Vandaag wil het lijf niet zo, maar het koppie doet het gelukkig wel. Dat is dan mooi een gelegenheid om eens een paar gezegdes op te zoeken die ik nog niet ken over schapen. En dat is makkelijk als je internet gebruikt. In een oud boek zie ik dat veel van die gezegdes teruggaan op de bijbel. Wat ik jammer vind is dat veel gezegdes verdwijnen en veel (jonge) mensen ze niet meer kennen. Dus doe ik gewoon er een paar op Fluweelbloem om de boel weer een beetje aan te zwengelen. En dat alles naar aanleiding van een kudde schapen gisteren door ons dorp.

Bij het eerste glas een lam, bij het tweede een leeuw, bij het derde een zwijn.

Door drank kan een zachtaardig mens veranderen tot een bruut.

Om de wol scheert men de schapen.

Vriendschap wortelt vaak in eigenbelang.

Wie zich tot schaap maakt, wordt door de wolven gevreten.

Wie zich niet weert, wordt onder de voet gelopen.

Hij is altijd schaap gebleven.

Hij is nooit slim geworden.

Je scheert de schapen naar gelang ze wol hebben.

Je moet niet tegen elke prijs voordeel willen nastreven.
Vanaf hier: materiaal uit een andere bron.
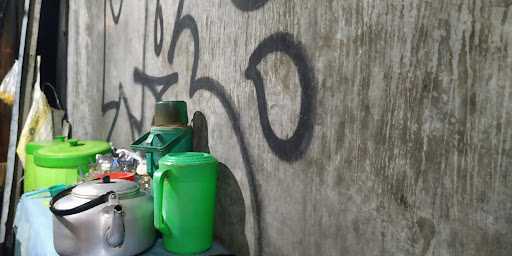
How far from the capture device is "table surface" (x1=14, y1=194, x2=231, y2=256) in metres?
1.50

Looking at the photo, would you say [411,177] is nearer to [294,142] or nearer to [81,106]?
[294,142]

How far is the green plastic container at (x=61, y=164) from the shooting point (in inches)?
87.0

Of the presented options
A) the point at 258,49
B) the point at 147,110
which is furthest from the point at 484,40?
the point at 147,110

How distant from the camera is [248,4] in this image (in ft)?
4.75

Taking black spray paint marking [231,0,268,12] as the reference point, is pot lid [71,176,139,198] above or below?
below

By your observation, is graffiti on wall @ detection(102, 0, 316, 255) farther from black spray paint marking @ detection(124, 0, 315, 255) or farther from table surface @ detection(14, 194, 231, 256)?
table surface @ detection(14, 194, 231, 256)

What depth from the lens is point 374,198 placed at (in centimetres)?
97

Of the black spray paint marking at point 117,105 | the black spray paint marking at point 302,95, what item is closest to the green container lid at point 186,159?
the black spray paint marking at point 302,95

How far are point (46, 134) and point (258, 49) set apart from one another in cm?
294

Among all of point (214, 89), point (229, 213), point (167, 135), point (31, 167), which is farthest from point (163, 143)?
point (31, 167)

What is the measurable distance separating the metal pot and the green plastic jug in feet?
1.19

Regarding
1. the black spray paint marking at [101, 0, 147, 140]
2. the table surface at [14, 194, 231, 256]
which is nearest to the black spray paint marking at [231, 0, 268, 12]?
the table surface at [14, 194, 231, 256]

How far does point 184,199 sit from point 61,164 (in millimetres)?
1243

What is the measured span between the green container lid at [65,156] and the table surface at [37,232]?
207mm
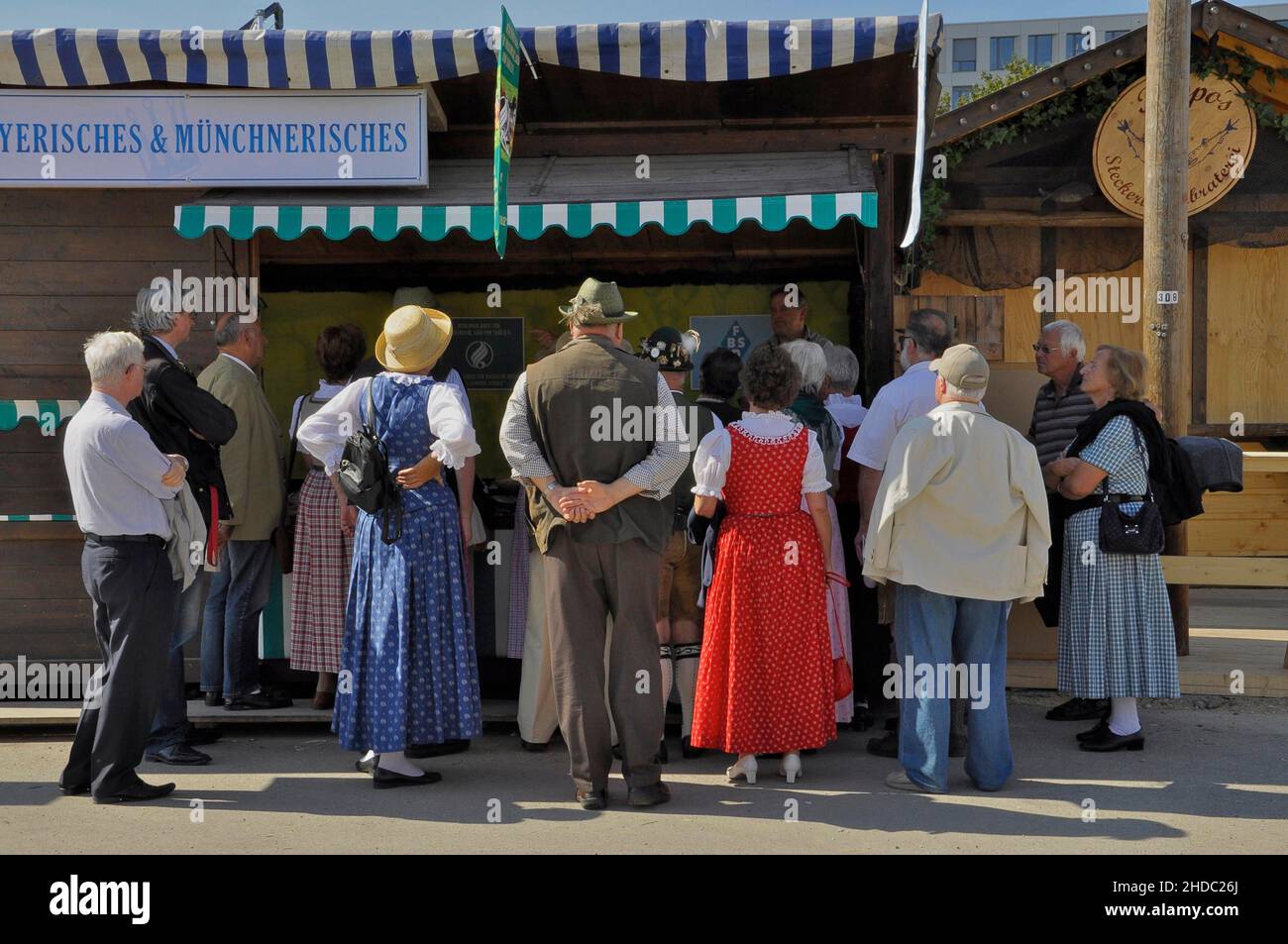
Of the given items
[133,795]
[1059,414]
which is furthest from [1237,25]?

Het schaap met vijf poten.

Iemand die alles kan.

Eerst een raap, en dan een schaap, en dan een koe, zo gaat het naar de galg toe.

Wie eens steelt, komt van kwaad tot erger.

Dat schaap zal een zachte dood nemen.

Van die persoon zal je nooit meer iets horen.

Zijn tong is niet van schapenleer.

Hij weet goed wat lekker is.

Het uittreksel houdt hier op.